The British Dental Association (BDA) has accused the General Dental Council (GDC) of cynicism in its response to the legal challenge initiated by the BDA last month.
The GDC has sought to delay the legal process, arguing that there is no need for urgency as it intends to start drawing down fees from dentists during November and the judicial review, even if fast-tracked, will not be heard before the start of December. Once it has dentists’ money, the regulator says the timing of the argument about propriety is immaterial – proposing that the hearing can take place sometime in 2015.
In a robustly worded objection to this assertion, BDA lawyers have sought to impress upon the judge deciding the matter that nearly 41,000 dentists will be being asked to hand over fees that are yet to be legally validated. The BDA says that the proper way to go about this is to decide whether this is lawful before - not after - the money is taken. It goes on to say that the GDC’s proposition gives no detail of how it will pay the money back if it is shown to be wrong – which the BDA has described as wholly unacceptable.

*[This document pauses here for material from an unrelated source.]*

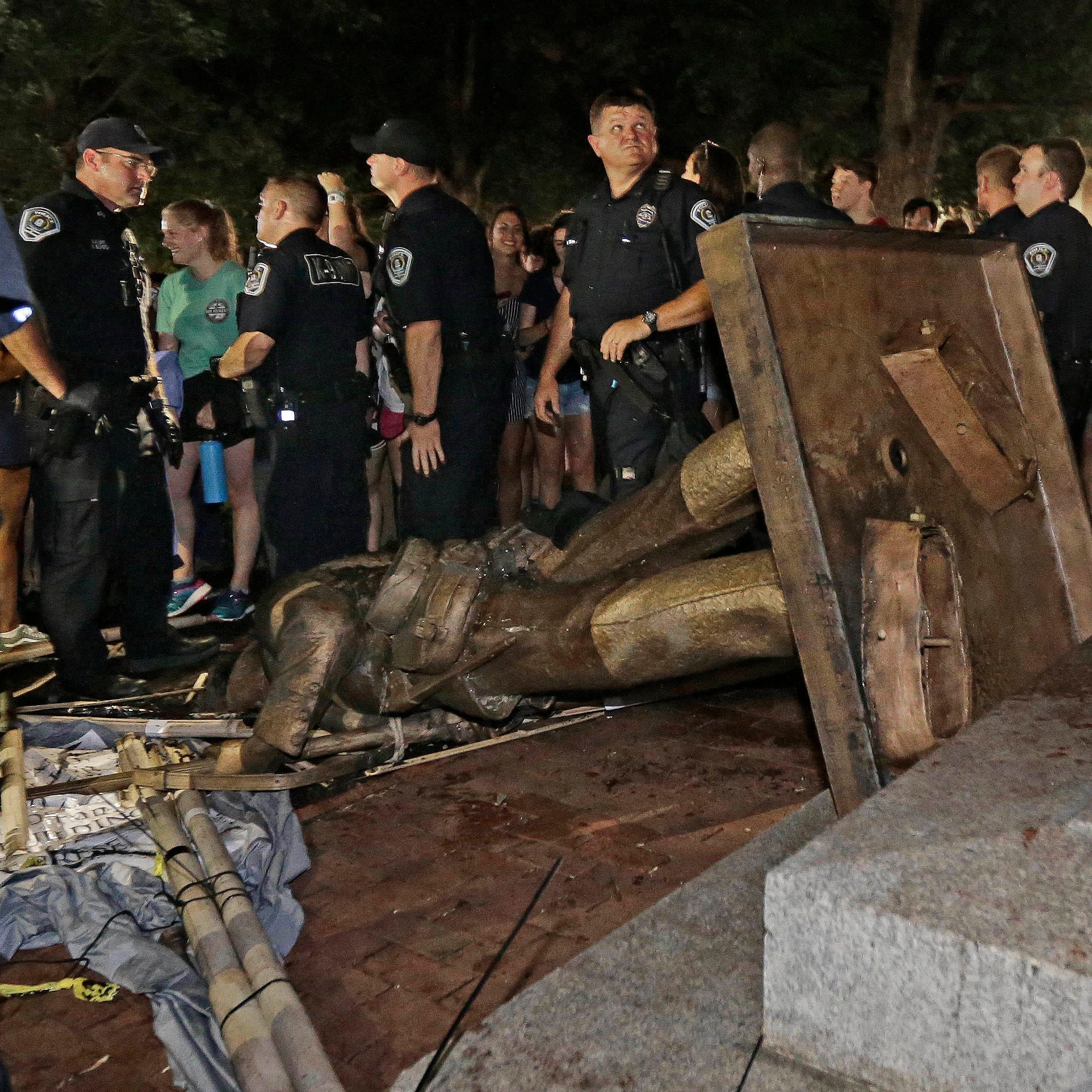 "Police stand guard after the confederate statue known as ""Silent Sam"" was toppled by protesters on campus at the University of North Carolina in Chapel Hill."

The Chair of the BDA’s Principal Executive Committee, Mike Armstrong, said:
This latest round of stalling is consistent with an astonishingly cavalier attitude demonstrated by the GDC throughout.
The regulator can be in no doubt about the strength of feeling or about the fact that its methods have been seriously challenged. We have sought to raise legitimate legal questions and obtain answers. We have been met throughout with stalling, avoidance and incomplete responses.
It looks like the GDC wants to engineer a position where it can pocket inflated dentists’ fees first and then argue about whether it should have done so later. We think that is simply unacceptable. It is not the kind of cynical tactics you’d expect from a statutory public body.